Supplied passage:
-*-*-

Code Blue: The Other End of the Stethescope by Debra E. Blaine, MD; Warren Publishing; (c) 2019; ISBN 9781733-795579; 380 pages; $15.95.
SAN DIEGO –Dr. Tobi Lister works at an urgent care mill, where doctors are not supposed to spend more than 10 minutes with each patient — less if possible — and are graded by how many “likes” they get on Yelp-like medical reviews sent in by patients. The problem is that if they don’t spend sufficient time with their patients, the doctors are liable to get dinged; but if they do, wait times increase for other patients, resulting in even more dings.
Tobi shares her frustration with her colleagues about a medical practice — owned by a hedge fund, rather than by doctors — that puts profits well ahead of patients’ wellbeing. While we readers sympathize, we soon become alerted to the fact that the medical profession faces far greater dangers than that: the sharing of patient information with criminal elements, who use what should be confidential notes for the purposes of blackmail, extortion, and if necessary, murder.

-*-*-

Extracted records:
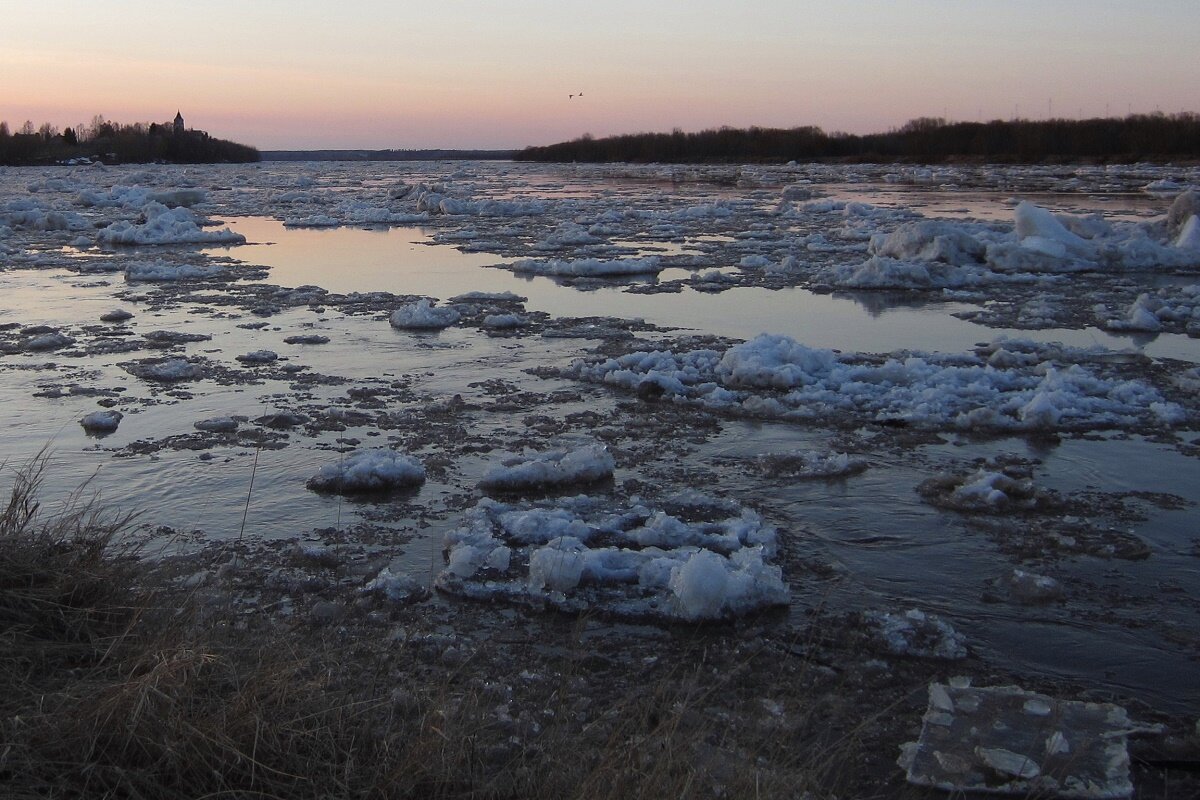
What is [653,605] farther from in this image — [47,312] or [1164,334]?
[47,312]

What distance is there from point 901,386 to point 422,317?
439 centimetres

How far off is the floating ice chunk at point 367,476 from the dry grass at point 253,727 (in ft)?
6.54

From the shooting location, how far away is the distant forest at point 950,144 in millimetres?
49156

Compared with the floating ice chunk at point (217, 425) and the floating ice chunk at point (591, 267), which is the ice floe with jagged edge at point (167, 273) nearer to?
the floating ice chunk at point (591, 267)

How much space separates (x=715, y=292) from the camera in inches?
461

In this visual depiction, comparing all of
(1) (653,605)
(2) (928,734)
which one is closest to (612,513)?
(1) (653,605)

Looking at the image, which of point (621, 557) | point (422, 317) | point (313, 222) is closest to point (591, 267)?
point (422, 317)

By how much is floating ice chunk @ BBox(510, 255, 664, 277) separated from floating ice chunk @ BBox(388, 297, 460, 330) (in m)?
3.88

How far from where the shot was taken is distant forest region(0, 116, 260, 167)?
61.6 m

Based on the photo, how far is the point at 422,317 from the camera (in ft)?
30.7

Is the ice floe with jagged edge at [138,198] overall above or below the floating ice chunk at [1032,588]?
above

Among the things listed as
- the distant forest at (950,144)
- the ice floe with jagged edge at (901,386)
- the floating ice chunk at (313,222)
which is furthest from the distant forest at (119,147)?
the ice floe with jagged edge at (901,386)

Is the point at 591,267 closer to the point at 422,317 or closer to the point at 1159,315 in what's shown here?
the point at 422,317

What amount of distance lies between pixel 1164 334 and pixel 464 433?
6459 millimetres
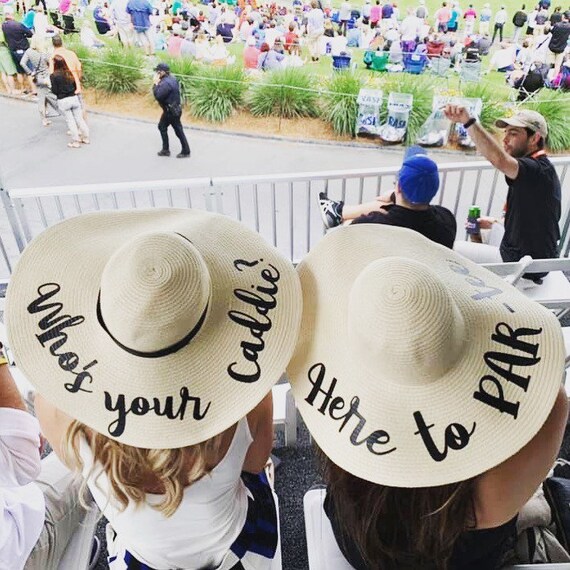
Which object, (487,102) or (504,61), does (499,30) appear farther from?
(487,102)

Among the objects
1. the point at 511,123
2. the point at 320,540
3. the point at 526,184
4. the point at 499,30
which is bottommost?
the point at 499,30

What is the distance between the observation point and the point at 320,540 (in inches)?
58.2

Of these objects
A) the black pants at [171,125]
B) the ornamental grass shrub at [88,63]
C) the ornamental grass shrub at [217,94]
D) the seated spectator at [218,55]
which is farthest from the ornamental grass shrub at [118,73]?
the black pants at [171,125]

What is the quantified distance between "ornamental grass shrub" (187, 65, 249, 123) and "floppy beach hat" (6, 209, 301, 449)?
811 centimetres

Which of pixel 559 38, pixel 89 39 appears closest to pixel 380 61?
pixel 559 38

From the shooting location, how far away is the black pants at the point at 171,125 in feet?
23.3

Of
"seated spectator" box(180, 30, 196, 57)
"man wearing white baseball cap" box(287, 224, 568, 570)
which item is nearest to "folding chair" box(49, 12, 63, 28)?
"seated spectator" box(180, 30, 196, 57)

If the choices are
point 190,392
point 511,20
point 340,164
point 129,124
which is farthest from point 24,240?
point 511,20

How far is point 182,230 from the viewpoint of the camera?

-*-*-

What to do:
a) Answer from the book review: (i) How many pages does the book have? (ii) What is the most time, in minutes, that doctors at the urgent care mill are supposed to spend with each patient? (iii) Who owns the medical practice?
b) Reproduce the book review word for word from "Tobi shares her" through "if necessary, murder.".

Per-task answers:
a)
(i) 380
(ii) 10 minutes
(iii) A hedge fund

b)
Tobi shares her frustration with her colleagues about a medical practice — owned by a hedge fund, rather than by doctors — that puts profits well ahead of patients’ wellbeing. While we readers sympathize, we soon become alerted to the fact that the medical profession faces far greater dangers than that: the sharing of patient information with criminal elements, who use what should be confidential notes for the purposes of blackmail, extortion, and if necessary, murder.